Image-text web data
══════════
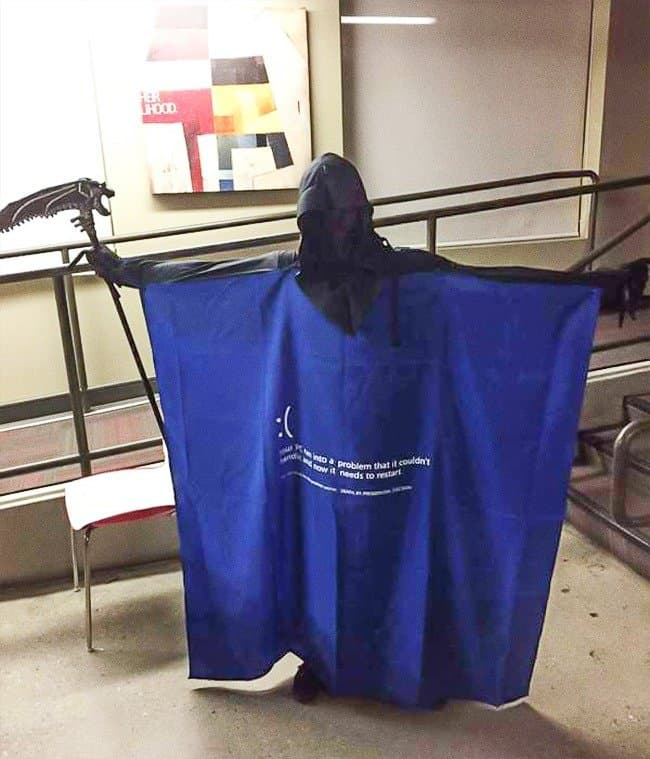blue-screen-of-death-costume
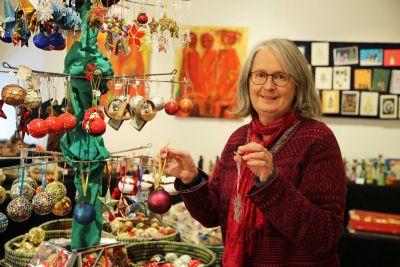 Maria Sauter ist für den Weihnachtsmarkt im Weltladen zuständig.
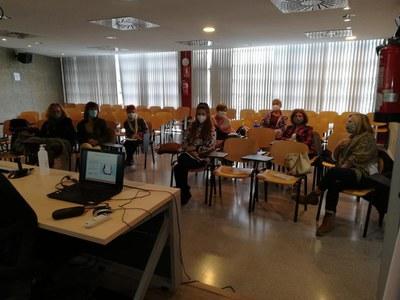 El taller s'impartirà en dos torns per garantir que les assistents puguin mantenir la distància interpersonal de seguretat (foto: Ajuntament de Rubí).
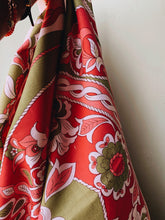 Load image into Gallery viewer, Retro Floral Large Fabric
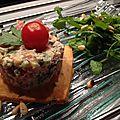 Tartare tomate-concombre sur sablé parmesan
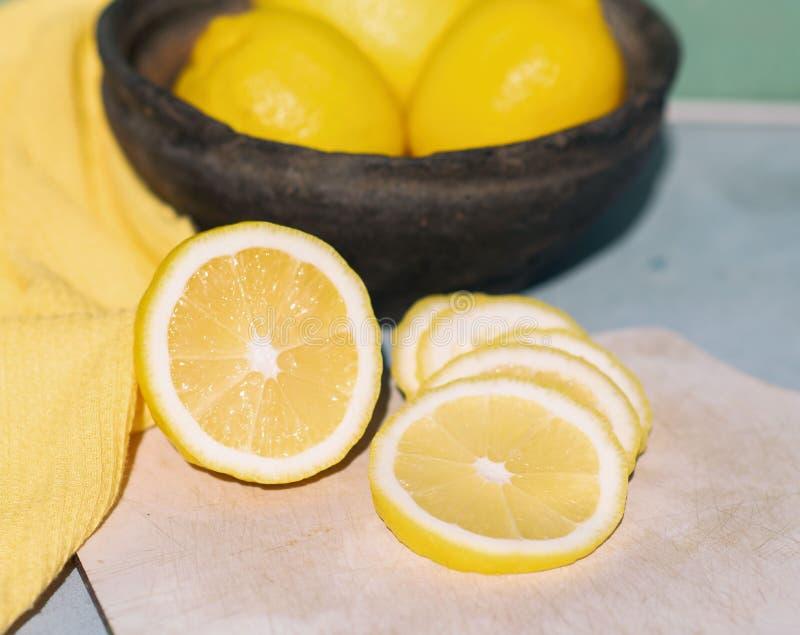 Citroner är på tabellen arkivfoton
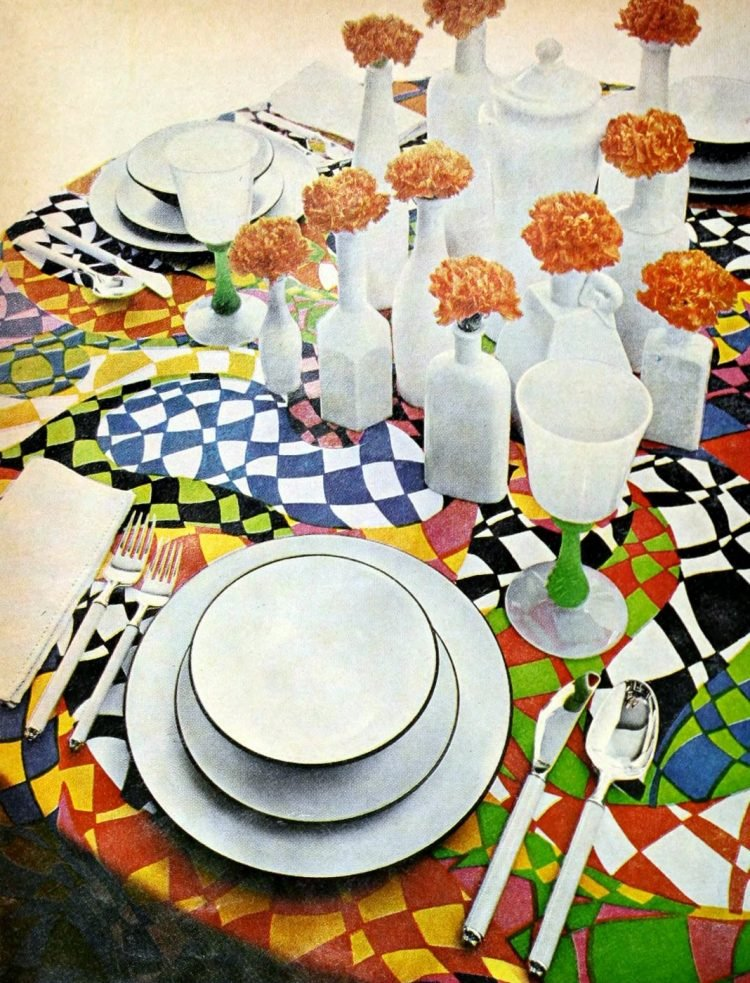 Retro table setting idea from the 60s - 1968 (14)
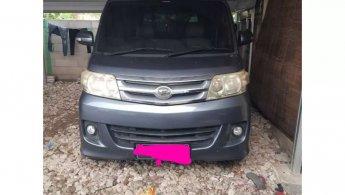 Jual mobil Daihatsu Luxio X 2011 bekas di Banten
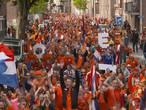 Oranjefans feesten er op los in Tilburg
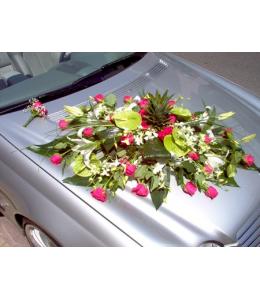Στολισμός Αυτοκινήτου Γάμου με Φούξια Τριαντάφυλλα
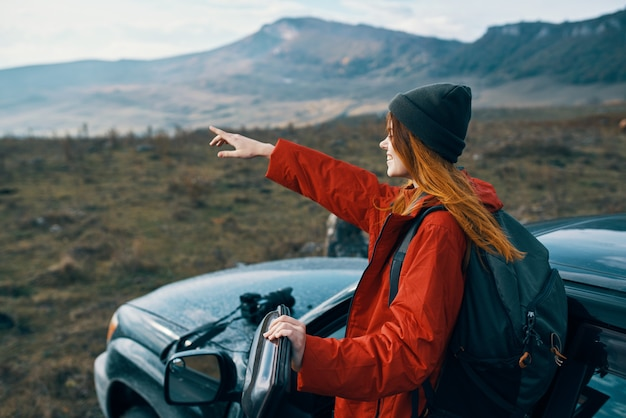 Женщина турист путешествия рюкзак автомобиль горы пейзаж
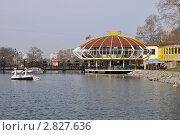 Купить «Ресторан на городских прудах. Хабаровск», фото № 2827636, снято 6 мая 2011 г. (c) Кривошеева Светлана / Фотобанк Лори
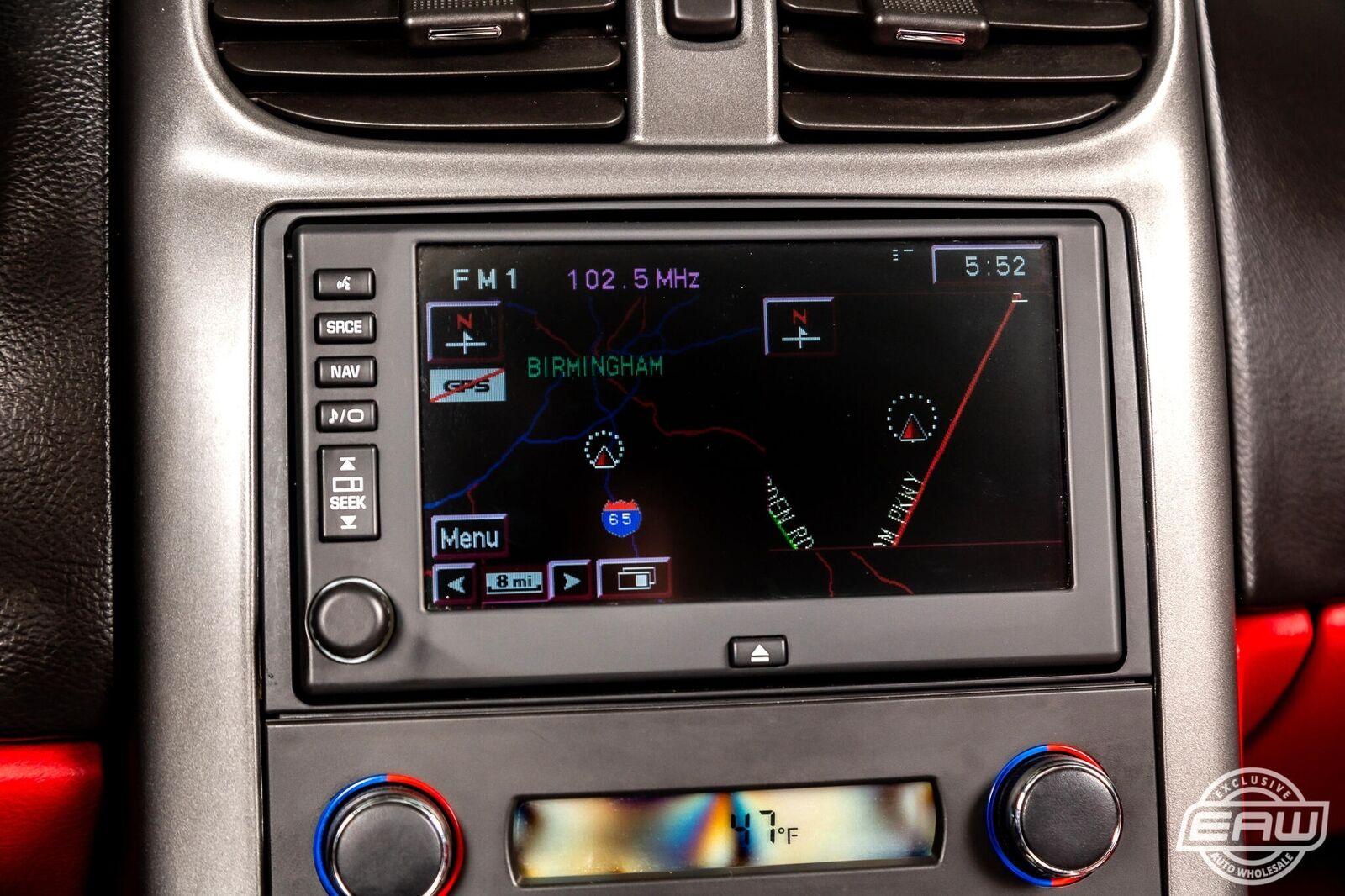 2006 White Chevrolet Corvette Convertible  | C6 Corvette Photo 8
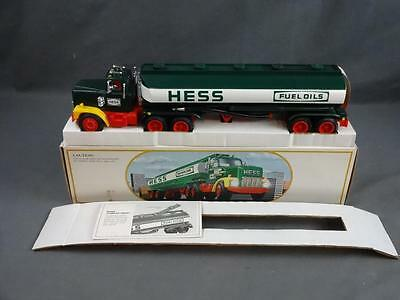 Vtg 1984 Hess Tanker Tractor Trailer Truck Bank Complete in Box EX/NM Working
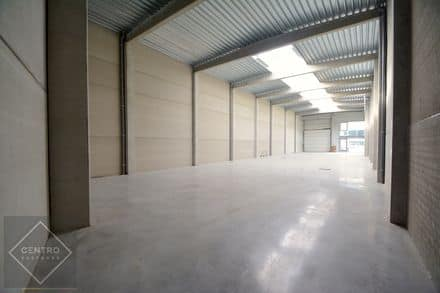 Industrial building<span>443</span>m² for rent Ieper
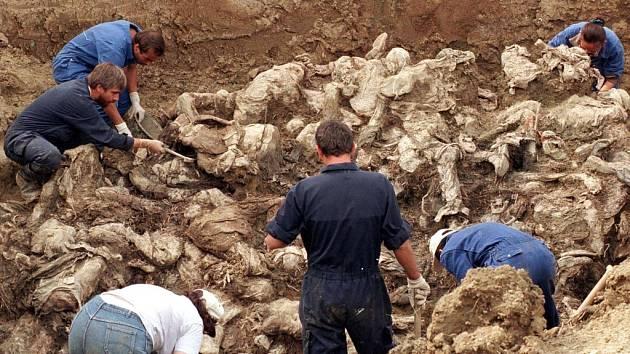 Mezinárodní experti odkrývají desítky těl v jednom z mnoha masových hrobů v okolí Srebrenice. (Ilustrační snímek)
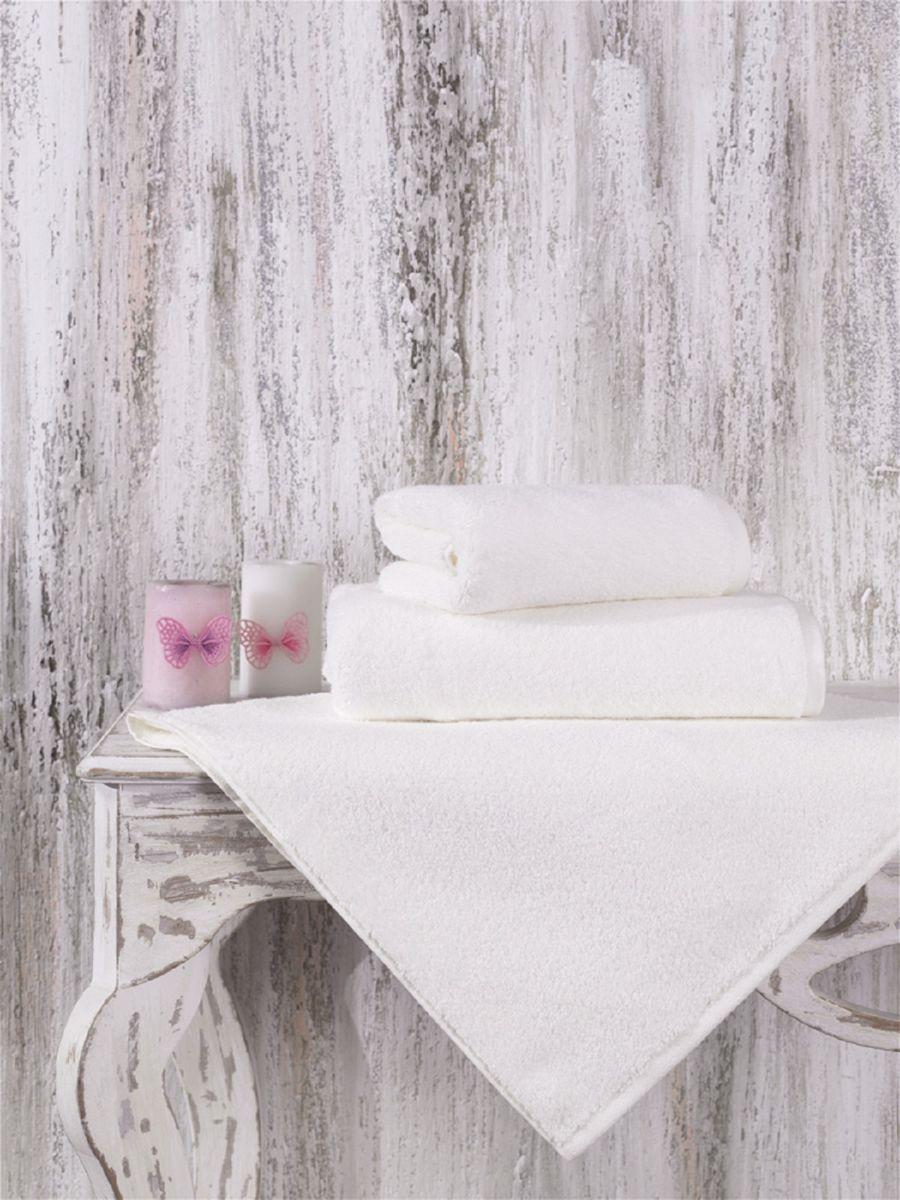 Полотенце идеально высушит вашу кожу. Мягкое на ощупь - оно подойдет и детям и взрослым. Красивый цвет долго будет вас радовать. Изготовлено из микрокоттона.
══════════
Task objective:
Without the pictures, please output every record exactly.

Written solution:
blue-screen-of-death-costume
 Maria Sauter ist für den Weihnachtsmarkt im Weltladen zuständig.
 El taller s'impartirà en dos torns per garantir que les assistents puguin mantenir la distància interpersonal de seguretat (foto: Ajuntament de Rubí).
 Load image into Gallery viewer, Retro Floral Large Fabric
 Tartare tomate-concombre sur sablé parmesan
 Citroner är på tabellen arkivfoton
 Retro table setting idea from the 60s - 1968 (14)
 Jual mobil Daihatsu Luxio X 2011 bekas di Banten
 Oranjefans feesten er op los in Tilburg
Στολισμός Αυτοκινήτου Γάμου με Φούξια Τριαντάφυλλα
 Женщина турист путешествия рюкзак автомобиль горы пейзаж
 Купить «Ресторан на городских прудах. Хабаровск», фото № 2827636, снято 6 мая 2011 г. (c) Кривошеева Светлана / Фотобанк Лори
 2006 White Chevrolet Corvette Convertible  | C6 Corvette Photo 8
 Vtg 1984 Hess Tanker Tractor Trailer Truck Bank Complete in Box EX/NM Working
 Industrial building<span>443</span>m² for rent Ieper
 Mezinárodní experti odkrývají desítky těl v jednom z mnoha masových hrobů v okolí Srebrenice. (Ilustrační snímek)
 Полотенце идеально высушит вашу кожу. Мягкое на ощупь - оно подойдет и детям и взрослым. Красивый цвет долго будет вас радовать. Изготовлено из микрокоттона.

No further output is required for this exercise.